The stones lined up against the wall waiting to be returned to their plots, photo by Jeff Majer
Talking to the site manager, I was impressed with the low-tech yet and extensive steps to ensure every stone went back where it belonged.  They are using maps that dated back to the 50s and a note book filled with detailed hand written lists, graphs, and notes that looked like some kind of computer code.  The stones are also lined up on the wall in the order that they came out of the ground.  The ones that are broken or damaged are replaced.

Back of a stone that list the spouse of a Veteran, both Husband and wife are in the same plot, photo by Jeff Majer

Front of a stone,back shows the spouse of a Veteran, both Husband and wife are in the same plot, photo by Jeff Majer
It is not only American Vets in the National Cemetery.  The above photos show two sides of the same stone with the spouse buried in the same plot.  The first to go into the plot would be buried deep enough to make room for the second, but, sometimes they are buried next to each other.  The rep from the National Cemeteries told me that children can also be buried in the plots as long as they are under 21 or 23 if they are still in school.
The concrete slots that the stones sit-in to prevent them from slipping in to the earth, photo by Jeff Majer
Once the stones are removed, the area is leveled and concrete slots are buried in the ground.  The stones slide into these slots to prevent the stones from sinking or moving... as much.

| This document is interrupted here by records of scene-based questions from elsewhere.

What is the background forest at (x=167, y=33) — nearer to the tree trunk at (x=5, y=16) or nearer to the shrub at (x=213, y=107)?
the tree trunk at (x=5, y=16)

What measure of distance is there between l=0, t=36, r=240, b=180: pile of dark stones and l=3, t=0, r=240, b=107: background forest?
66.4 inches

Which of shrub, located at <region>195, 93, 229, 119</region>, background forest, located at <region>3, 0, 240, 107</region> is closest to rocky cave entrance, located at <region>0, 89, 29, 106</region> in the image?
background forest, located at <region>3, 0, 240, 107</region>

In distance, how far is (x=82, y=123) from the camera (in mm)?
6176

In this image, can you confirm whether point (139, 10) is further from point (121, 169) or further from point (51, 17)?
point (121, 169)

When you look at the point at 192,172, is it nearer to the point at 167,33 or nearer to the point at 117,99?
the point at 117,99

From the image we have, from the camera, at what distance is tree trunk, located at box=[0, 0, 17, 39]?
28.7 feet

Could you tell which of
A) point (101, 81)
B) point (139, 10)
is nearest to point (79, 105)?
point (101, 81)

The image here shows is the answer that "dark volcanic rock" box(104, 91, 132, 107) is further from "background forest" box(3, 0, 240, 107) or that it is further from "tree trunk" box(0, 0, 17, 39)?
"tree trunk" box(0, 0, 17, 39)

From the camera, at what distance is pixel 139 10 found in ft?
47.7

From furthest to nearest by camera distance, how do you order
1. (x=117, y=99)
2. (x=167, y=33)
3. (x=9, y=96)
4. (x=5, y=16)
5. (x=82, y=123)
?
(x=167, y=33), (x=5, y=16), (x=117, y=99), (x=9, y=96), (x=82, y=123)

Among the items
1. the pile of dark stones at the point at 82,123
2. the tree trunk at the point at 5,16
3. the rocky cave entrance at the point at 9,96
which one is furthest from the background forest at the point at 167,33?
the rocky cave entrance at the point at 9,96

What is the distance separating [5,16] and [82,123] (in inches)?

Richmond National Cemetery in a section with many plots with 7 unknown soldiers each, photo by Jeff Majer

This picture above is from a section that contains plots that hold seven unknown soldiers each. There are probably not full bodies, but parts of seven unknown soldiers. The dirt line shows how deep some of the stones had slipped into the ground.
The History Pug resting in front of a plot containing two unknown American Soldiers
Another excerpt from

One unknown Confederate soldier was reinterred in the cemetery on April 7, 1978. An employee of a local radio station was relic hunting near the banks of Beaverdam Creek in Hanover County and discovered the remains. There were several Minie balls, and the hunter had pre­sumed that four had struck the soldier. There were buttons and a belt buckle among the items that had triggered the alarm on his metal detector. The remains were found under a foot of dirt roughly 80 feet from the creek. A knife, pewter bayonet scabbard, and canteen were also among items that led to verification by Mr. Les Jensen of the Museum of the Confederacy that the soldier was indeed a Confederate.

The lines of stones at The Richmond National Cemetery, photo by Jeff Majer

If you want to see the work in progress you have another couple weeks.  They have been working for a few months and seemed ready to be done.